Yes premium. OSHW users can still decode data like we always did in the past. This is a luxury item, not a required item.

Rodger, lucky i have at least one of each then :slight_smile:

Something like that would be quite trivial to implement in the OSHW firmwares…

You should add quote checking to be able to Tokenize. :wink:

It’s always a tradeoff between functionality and space… if only 10% of people needed the functionality, it might not make sense to consume the space. This is why NETMF is modular, so when you build the firmware, you get to choose what modules are included.

1 Like

This is an excellent point.

@ Gus - How will the new method treat strings? In the example, I see the character ‘N’ being converted to a float version of its ASCII value (I think), but what about a multicharacter string?

Not supported but we are open to ideas. However, note that strings can’t be changed so you will be back to using GC.

One option would be that If something is not a number then the element in the float array should be NaN.

There could be additional flags passed to the call which control how chars and strings are handled, ie convert first char to ASCII value etc.

Chars are a must in the GPS data stream, like W for west. So we do convert ‘W’ to ASCII. The user would now automatically know if this is a ‘W’ or it is the actual value but on GPS, specific fields are known to be ASCII. This is showing in the example code.

## Your goal
Translate this sentence from the forum thread into French: "Chars are a must in the GPS data stream, like W for west."

## Provided material
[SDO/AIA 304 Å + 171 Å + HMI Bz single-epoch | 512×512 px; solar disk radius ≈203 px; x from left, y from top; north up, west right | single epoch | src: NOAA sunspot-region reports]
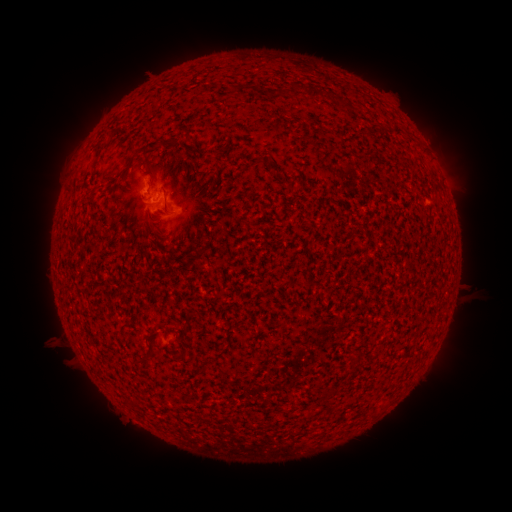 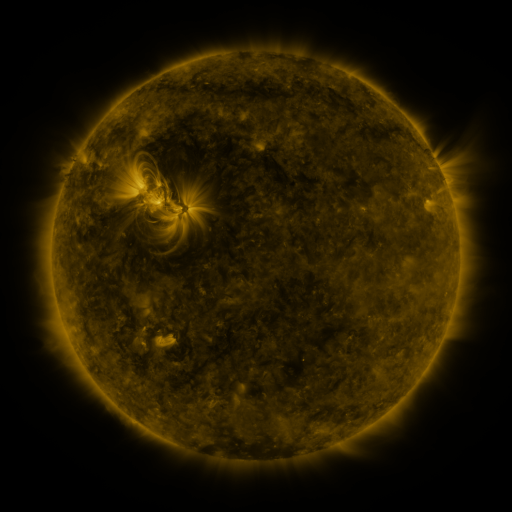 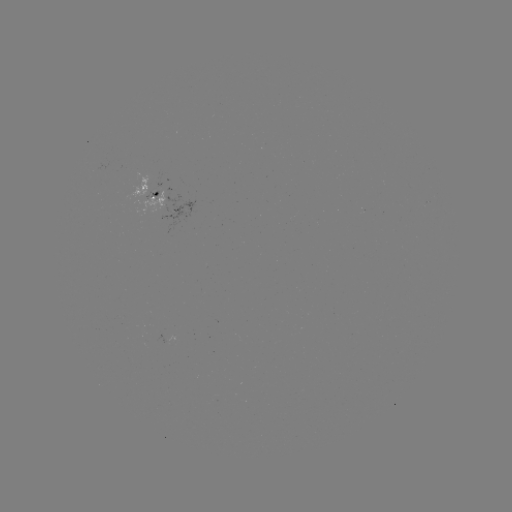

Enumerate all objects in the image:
spotted active region: (160, 194)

## Final result
Les caractères sont indispensables dans le flux de données GPS, comme W pour ouest.